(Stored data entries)
_ _ _ _

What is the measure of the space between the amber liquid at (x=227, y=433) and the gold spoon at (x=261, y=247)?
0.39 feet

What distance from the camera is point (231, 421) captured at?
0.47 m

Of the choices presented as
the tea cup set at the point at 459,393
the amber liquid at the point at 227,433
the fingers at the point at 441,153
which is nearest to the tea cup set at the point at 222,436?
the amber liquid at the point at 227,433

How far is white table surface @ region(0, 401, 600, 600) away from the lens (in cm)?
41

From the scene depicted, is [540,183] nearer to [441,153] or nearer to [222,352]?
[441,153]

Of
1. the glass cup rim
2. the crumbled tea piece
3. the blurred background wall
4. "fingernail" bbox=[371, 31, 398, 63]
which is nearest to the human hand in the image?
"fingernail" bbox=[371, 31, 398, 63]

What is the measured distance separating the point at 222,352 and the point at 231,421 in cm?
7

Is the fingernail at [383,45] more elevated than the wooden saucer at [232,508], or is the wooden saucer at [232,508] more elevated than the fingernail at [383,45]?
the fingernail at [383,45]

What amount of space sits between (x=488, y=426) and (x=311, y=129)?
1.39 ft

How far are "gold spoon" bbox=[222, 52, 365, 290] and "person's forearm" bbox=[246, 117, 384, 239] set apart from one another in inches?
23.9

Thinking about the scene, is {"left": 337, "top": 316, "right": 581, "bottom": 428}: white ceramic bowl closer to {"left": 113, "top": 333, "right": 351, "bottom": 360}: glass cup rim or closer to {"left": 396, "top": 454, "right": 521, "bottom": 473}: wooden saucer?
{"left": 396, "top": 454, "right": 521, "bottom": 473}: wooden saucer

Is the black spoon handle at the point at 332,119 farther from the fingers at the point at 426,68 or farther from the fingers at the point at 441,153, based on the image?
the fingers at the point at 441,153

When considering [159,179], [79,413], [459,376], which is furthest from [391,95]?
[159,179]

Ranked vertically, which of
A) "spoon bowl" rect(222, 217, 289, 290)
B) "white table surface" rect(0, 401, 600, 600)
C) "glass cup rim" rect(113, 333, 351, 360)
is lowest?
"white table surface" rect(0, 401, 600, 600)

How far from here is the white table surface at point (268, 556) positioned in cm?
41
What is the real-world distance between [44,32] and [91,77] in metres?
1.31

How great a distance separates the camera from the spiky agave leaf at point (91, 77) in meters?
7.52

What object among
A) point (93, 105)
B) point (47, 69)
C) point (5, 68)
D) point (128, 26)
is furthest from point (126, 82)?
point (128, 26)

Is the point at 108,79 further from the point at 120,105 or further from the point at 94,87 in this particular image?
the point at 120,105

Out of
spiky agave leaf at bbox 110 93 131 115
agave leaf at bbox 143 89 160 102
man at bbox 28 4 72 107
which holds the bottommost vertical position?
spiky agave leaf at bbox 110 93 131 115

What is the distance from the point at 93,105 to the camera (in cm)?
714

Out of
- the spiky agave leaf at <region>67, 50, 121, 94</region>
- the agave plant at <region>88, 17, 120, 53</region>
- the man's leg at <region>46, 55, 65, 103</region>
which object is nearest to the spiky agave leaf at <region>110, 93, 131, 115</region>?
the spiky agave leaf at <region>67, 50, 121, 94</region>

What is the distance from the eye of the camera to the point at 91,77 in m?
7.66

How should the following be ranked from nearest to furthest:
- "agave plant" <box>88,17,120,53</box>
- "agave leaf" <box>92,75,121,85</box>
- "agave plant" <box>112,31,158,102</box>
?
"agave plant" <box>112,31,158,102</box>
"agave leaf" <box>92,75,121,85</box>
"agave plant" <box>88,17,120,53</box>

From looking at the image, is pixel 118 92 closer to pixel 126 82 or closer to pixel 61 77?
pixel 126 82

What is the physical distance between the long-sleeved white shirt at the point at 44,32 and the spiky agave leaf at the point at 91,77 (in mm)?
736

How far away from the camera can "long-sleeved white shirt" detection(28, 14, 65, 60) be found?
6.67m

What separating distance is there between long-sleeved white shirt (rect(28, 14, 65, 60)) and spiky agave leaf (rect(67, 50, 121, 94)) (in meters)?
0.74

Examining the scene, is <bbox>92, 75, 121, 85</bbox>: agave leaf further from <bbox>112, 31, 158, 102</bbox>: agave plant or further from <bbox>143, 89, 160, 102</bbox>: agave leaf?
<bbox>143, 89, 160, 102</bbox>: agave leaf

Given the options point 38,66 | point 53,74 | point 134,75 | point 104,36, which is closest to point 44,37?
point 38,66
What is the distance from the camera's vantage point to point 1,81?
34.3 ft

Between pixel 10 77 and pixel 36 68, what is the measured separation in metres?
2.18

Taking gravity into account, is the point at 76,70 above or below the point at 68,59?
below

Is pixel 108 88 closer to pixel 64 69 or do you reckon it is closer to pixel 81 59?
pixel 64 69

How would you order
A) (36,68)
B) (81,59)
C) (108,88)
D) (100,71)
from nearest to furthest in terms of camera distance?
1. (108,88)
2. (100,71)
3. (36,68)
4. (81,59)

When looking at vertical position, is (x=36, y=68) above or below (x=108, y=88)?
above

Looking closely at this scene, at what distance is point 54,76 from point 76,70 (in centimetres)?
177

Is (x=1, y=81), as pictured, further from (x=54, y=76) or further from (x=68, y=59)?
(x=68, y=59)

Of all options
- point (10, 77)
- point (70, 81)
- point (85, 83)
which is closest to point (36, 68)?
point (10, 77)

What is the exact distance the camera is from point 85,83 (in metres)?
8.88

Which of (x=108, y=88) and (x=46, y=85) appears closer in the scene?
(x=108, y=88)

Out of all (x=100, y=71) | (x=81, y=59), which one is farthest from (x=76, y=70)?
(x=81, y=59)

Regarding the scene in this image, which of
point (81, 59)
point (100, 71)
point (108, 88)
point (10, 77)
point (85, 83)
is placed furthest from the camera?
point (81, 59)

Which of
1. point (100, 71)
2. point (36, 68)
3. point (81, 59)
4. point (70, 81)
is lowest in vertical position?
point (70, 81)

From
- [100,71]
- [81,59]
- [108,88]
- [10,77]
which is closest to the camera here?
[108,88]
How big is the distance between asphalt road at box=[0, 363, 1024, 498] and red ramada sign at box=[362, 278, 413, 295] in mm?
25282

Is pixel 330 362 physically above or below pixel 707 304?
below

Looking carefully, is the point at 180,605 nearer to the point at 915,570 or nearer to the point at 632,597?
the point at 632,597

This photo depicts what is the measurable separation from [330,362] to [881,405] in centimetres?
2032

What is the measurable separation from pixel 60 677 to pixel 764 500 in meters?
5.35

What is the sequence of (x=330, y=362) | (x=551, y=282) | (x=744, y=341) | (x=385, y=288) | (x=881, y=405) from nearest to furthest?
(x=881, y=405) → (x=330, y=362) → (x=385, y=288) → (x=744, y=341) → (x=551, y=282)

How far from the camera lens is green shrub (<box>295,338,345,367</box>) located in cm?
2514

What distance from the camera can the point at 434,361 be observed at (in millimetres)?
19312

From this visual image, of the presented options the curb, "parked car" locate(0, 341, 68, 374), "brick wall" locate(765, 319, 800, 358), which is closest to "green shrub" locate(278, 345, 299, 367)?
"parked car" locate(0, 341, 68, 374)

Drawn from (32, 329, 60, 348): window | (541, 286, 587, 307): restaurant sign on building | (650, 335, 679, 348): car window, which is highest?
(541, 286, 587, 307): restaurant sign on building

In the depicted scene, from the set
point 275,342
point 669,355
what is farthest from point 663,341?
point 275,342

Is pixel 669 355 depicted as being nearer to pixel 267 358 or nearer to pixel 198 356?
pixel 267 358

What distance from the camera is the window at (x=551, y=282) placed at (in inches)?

_ _ _ _

*Work required:*
Can you set down the stretch of the records above from the line that contains "Regarding the scene in this image, which of" through the line that contains "(x=881, y=405) →", both included, with every line copied exactly?

*Right answer:*
Regarding the scene in this image, which of
point (81, 59)
point (100, 71)
point (108, 88)
point (10, 77)
point (85, 83)
is placed furthest from the camera?
point (81, 59)

Which of
1. point (100, 71)
2. point (36, 68)
3. point (81, 59)
4. point (70, 81)
is lowest in vertical position?
point (70, 81)

From
- [100,71]
- [81,59]
- [108,88]
- [10,77]
which is closest to the camera here?
[108,88]
How big is the distance between asphalt road at box=[0, 363, 1024, 498] and red ramada sign at box=[362, 278, 413, 295] in mm?
25282

Is pixel 330 362 physically above or below pixel 707 304?
below

Looking carefully, is the point at 180,605 nearer to the point at 915,570 or nearer to the point at 632,597?
the point at 632,597

This photo depicts what is the measurable separation from [330,362] to [881,405] in centimetres?
2032

What is the measurable separation from pixel 60 677 to pixel 764 500 in meters?
5.35

What is the sequence of (x=330, y=362) | (x=551, y=282) | (x=744, y=341) | (x=385, y=288) | (x=881, y=405) from nearest to furthest?
(x=881, y=405) → (x=330, y=362) → (x=385, y=288) → (x=744, y=341) → (x=551, y=282)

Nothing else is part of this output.